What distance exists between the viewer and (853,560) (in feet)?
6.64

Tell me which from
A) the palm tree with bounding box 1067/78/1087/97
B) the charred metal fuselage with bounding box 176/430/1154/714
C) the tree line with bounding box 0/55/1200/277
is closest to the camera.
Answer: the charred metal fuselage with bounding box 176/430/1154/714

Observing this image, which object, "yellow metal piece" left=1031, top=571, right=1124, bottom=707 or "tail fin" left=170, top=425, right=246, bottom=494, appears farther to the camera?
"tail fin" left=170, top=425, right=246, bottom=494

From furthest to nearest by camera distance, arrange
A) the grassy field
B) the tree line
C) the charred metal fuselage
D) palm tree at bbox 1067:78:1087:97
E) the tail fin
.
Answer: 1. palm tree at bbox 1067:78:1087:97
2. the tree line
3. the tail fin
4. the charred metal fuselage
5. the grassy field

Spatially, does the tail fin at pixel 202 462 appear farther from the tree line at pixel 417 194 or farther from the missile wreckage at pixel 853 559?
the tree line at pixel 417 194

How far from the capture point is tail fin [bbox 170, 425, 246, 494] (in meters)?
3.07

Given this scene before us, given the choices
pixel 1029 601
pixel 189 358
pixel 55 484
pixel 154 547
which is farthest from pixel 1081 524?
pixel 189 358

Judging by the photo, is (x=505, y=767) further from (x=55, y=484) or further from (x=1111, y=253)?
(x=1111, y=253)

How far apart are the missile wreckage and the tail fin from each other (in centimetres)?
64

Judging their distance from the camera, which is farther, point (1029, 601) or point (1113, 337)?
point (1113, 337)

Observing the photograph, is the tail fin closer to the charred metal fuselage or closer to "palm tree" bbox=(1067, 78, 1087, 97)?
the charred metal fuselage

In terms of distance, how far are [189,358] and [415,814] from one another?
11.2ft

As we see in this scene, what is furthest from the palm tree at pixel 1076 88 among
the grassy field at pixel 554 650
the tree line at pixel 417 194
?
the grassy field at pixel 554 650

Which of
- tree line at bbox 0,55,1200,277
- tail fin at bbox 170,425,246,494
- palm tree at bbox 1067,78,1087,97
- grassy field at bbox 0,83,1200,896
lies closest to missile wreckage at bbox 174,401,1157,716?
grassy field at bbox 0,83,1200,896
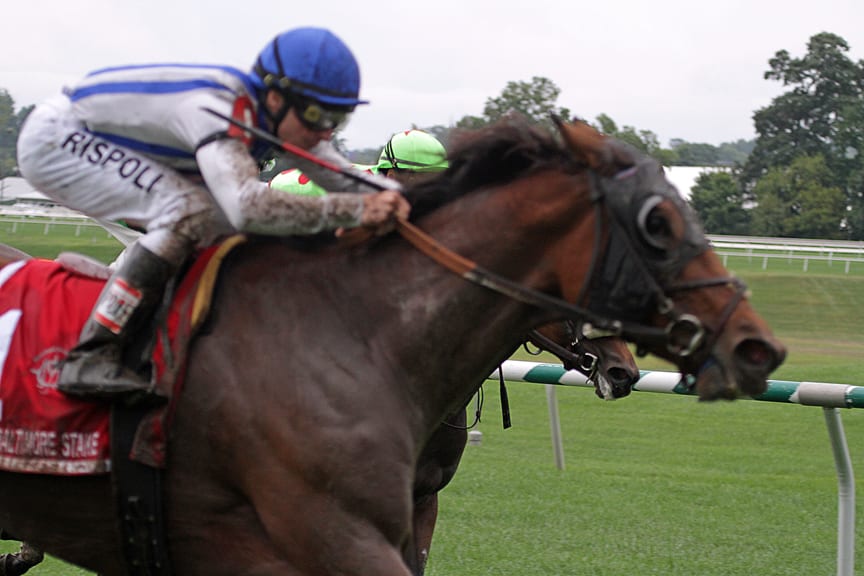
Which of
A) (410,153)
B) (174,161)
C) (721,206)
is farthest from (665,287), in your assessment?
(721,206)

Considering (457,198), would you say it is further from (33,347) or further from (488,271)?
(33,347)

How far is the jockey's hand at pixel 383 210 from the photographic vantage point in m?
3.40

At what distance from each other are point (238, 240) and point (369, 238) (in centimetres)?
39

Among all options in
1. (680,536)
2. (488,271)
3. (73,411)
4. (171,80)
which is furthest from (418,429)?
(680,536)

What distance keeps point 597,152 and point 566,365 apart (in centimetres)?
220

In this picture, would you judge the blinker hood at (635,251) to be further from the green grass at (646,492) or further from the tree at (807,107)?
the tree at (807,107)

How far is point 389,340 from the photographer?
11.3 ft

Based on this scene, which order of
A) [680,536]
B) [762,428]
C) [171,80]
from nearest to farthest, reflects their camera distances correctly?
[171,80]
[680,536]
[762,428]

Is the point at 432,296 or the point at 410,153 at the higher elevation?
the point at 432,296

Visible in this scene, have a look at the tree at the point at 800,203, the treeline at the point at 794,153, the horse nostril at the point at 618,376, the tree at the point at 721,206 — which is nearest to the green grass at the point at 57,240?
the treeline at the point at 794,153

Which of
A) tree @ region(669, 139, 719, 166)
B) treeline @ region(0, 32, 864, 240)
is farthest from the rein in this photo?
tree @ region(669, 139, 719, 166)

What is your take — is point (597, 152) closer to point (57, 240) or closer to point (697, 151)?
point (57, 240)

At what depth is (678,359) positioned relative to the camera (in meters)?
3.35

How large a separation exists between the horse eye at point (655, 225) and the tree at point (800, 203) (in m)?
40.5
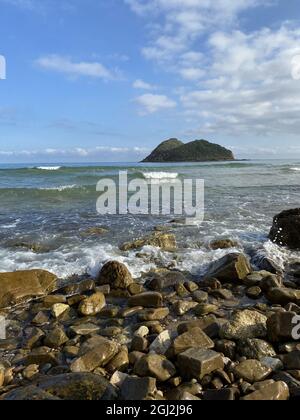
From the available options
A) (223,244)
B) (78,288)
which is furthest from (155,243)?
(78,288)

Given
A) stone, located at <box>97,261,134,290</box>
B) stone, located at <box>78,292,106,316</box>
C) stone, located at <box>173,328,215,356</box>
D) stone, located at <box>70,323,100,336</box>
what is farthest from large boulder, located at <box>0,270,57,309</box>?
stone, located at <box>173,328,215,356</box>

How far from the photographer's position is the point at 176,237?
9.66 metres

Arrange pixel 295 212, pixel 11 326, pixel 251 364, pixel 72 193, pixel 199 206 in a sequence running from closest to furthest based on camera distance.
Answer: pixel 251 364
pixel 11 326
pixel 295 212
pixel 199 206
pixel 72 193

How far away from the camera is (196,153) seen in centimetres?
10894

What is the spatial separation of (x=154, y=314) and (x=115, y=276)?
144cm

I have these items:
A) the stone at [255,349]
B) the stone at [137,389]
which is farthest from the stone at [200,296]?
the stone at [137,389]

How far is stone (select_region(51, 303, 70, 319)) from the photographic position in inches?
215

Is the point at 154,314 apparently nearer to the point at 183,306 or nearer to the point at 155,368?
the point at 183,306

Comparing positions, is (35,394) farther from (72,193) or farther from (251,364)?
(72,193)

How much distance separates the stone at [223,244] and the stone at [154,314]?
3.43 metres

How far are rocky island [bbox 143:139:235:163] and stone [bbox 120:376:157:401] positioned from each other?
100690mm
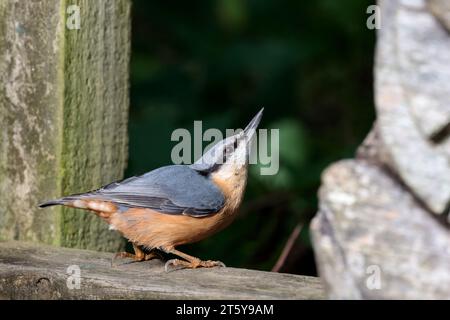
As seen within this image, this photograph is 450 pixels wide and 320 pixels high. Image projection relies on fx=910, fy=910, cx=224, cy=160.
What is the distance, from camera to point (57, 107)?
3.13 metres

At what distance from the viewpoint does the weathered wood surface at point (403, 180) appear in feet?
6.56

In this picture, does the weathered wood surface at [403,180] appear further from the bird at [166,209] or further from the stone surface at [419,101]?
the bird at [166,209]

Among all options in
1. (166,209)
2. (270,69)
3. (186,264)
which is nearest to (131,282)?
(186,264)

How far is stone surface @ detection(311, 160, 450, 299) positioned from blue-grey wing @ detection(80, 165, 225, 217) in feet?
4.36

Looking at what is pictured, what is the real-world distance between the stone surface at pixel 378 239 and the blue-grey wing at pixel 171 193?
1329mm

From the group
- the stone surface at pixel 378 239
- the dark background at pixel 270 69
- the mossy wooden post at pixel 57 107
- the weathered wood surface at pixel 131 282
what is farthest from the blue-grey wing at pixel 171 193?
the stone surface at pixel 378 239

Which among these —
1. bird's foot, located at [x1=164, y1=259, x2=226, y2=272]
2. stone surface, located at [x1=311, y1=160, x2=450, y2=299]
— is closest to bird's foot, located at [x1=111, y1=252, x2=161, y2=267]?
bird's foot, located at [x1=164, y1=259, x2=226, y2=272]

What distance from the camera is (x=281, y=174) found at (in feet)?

== == ==

What you should do:
Pictures excluded, quote all the data above exactly.

Answer for the task:
What distance exists between the viewer and (853,560) (in feet)?
6.64

Tell me which from
A) the palm tree with bounding box 1067/78/1087/97
B) the charred metal fuselage with bounding box 176/430/1154/714
C) the tree line with bounding box 0/55/1200/277
is closest to the camera.
Answer: the charred metal fuselage with bounding box 176/430/1154/714

Observing this image, which object, "yellow metal piece" left=1031, top=571, right=1124, bottom=707 or "tail fin" left=170, top=425, right=246, bottom=494, appears farther to the camera?
"tail fin" left=170, top=425, right=246, bottom=494

From furthest to nearest by camera distance, arrange
A) the grassy field
B) the tree line
C) the charred metal fuselage
D) palm tree at bbox 1067:78:1087:97
E) the tail fin
.
Answer: 1. palm tree at bbox 1067:78:1087:97
2. the tree line
3. the tail fin
4. the charred metal fuselage
5. the grassy field

Spatially, does the tail fin at pixel 202 462 appear farther from the tree line at pixel 417 194 or farther from the missile wreckage at pixel 853 559?
the tree line at pixel 417 194

How far from the capture point is tail fin [bbox 170, 425, 246, 494] (in meters)?
3.07

Given this scene before us, given the choices
pixel 1029 601
pixel 189 358
pixel 55 484
pixel 154 547
which is farthest from pixel 1081 524?
pixel 189 358

Judging by the photo, is (x=505, y=767) further from (x=55, y=484) or further from (x=1111, y=253)?
(x=1111, y=253)

How far apart are the missile wreckage and the tail fin from each other (in centimetres)?
64

Judging their distance from the camera, which is farther, point (1029, 601) or point (1113, 337)?
point (1113, 337)

Observing the photograph, is the tail fin closer to the charred metal fuselage or closer to "palm tree" bbox=(1067, 78, 1087, 97)?
the charred metal fuselage

In terms of distance, how far are [189,358] and [415,814] from one another?
11.2ft

As we see in this scene, what is furthest from the palm tree at pixel 1076 88 among
the grassy field at pixel 554 650
the tree line at pixel 417 194
?
the grassy field at pixel 554 650

Which of
- tree line at bbox 0,55,1200,277
- tail fin at bbox 170,425,246,494
- palm tree at bbox 1067,78,1087,97
- grassy field at bbox 0,83,1200,896
lies closest to missile wreckage at bbox 174,401,1157,716?
grassy field at bbox 0,83,1200,896
Which of
A) (410,153)
B) (174,161)
C) (721,206)
is farthest from (665,287), in your assessment?
(721,206)

Considering (457,198), would you say it is further from (33,347) or further from (488,271)?
(33,347)

How far is the jockey's hand at pixel 383 210 from the photographic vantage point in m?
3.40

At what distance from each other are point (238, 240) and point (369, 238) (in centimetres)?
39

Among all options in
1. (680,536)
2. (488,271)
3. (73,411)
4. (171,80)
which is furthest from (418,429)?
(680,536)

What distance keeps point 597,152 and point 566,365 apart (in centimetres)?
220

In this picture, would you judge the blinker hood at (635,251) to be further from the green grass at (646,492) or further from the tree at (807,107)?
the tree at (807,107)

How far is point 389,340 from the photographer?
11.3 ft

Based on this scene, which order of
A) [680,536]
B) [762,428]
C) [171,80]
from nearest to farthest, reflects their camera distances correctly?
[171,80]
[680,536]
[762,428]

Is the point at 432,296 or the point at 410,153 at the higher elevation?
the point at 432,296

Visible in this scene, have a look at the tree at the point at 800,203, the treeline at the point at 794,153, the horse nostril at the point at 618,376, the tree at the point at 721,206 — which is nearest to the green grass at the point at 57,240?
the treeline at the point at 794,153

Which of
A) tree @ region(669, 139, 719, 166)
B) treeline @ region(0, 32, 864, 240)
is farthest from the rein in this photo?
tree @ region(669, 139, 719, 166)

What is your take — is point (597, 152) closer to point (57, 240) or closer to point (697, 151)?
point (57, 240)

At what depth is (678,359) positioned relative to the camera (in meters)?
3.35

How large a separation exists between the horse eye at point (655, 225) and the tree at point (800, 203) (in m)?
40.5
From the available options
A) (223,244)
B) (78,288)
which is furthest from (155,243)?
(78,288)

Given
A) stone, located at <box>97,261,134,290</box>
B) stone, located at <box>78,292,106,316</box>
C) stone, located at <box>173,328,215,356</box>
D) stone, located at <box>70,323,100,336</box>
what is farthest from large boulder, located at <box>0,270,57,309</box>?
stone, located at <box>173,328,215,356</box>

How far from the photographer's position is the point at 176,237?
9.66 metres

Arrange pixel 295 212, pixel 11 326, pixel 251 364, pixel 72 193, pixel 199 206 in a sequence running from closest to furthest based on camera distance.
Answer: pixel 251 364
pixel 11 326
pixel 295 212
pixel 199 206
pixel 72 193

How far away from the camera is (196,153) seen in centimetres?
10894

What is the spatial separation of (x=154, y=314) and (x=115, y=276)?
144cm

I have these items:
A) the stone at [255,349]
B) the stone at [137,389]
which is farthest from the stone at [200,296]?
the stone at [137,389]

How far is stone (select_region(51, 303, 70, 319)) from the photographic position in inches?
215

Is the point at 154,314 apparently nearer to the point at 183,306 or nearer to the point at 155,368?
the point at 183,306

Comparing positions, is (35,394) farther from (72,193) or farther from (251,364)?
(72,193)

How much distance separates the stone at [223,244] and the stone at [154,314]?
3.43 metres

How far are rocky island [bbox 143:139:235:163] and stone [bbox 120:376:157:401] positioned from each other?
100690mm
As seen within this image, this photograph is 450 pixels wide and 320 pixels high. Image projection relies on fx=910, fy=910, cx=224, cy=160.
What is the distance, from camera to point (57, 107)?
3.13 metres

At what distance from the viewpoint does the weathered wood surface at point (403, 180) appear in feet?
6.56

In this picture, does the weathered wood surface at [403,180] appear further from the bird at [166,209] or further from the stone surface at [419,101]?
the bird at [166,209]

Among all options in
1. (166,209)
2. (270,69)
3. (186,264)
which is nearest to (131,282)?
(186,264)

How far is stone surface @ detection(311, 160, 450, 299) positioned from blue-grey wing @ detection(80, 165, 225, 217) in feet?
4.36

Looking at what is pictured, what is the real-world distance between the stone surface at pixel 378 239 and the blue-grey wing at pixel 171 193?
1329mm

From the group
- the stone surface at pixel 378 239
- the dark background at pixel 270 69
- the mossy wooden post at pixel 57 107
- the weathered wood surface at pixel 131 282
what is farthest from the blue-grey wing at pixel 171 193?
the stone surface at pixel 378 239

Which among these —
1. bird's foot, located at [x1=164, y1=259, x2=226, y2=272]
2. stone surface, located at [x1=311, y1=160, x2=450, y2=299]
— is closest to bird's foot, located at [x1=111, y1=252, x2=161, y2=267]?
bird's foot, located at [x1=164, y1=259, x2=226, y2=272]

What distance from the camera is (x=281, y=174) found at (in feet)?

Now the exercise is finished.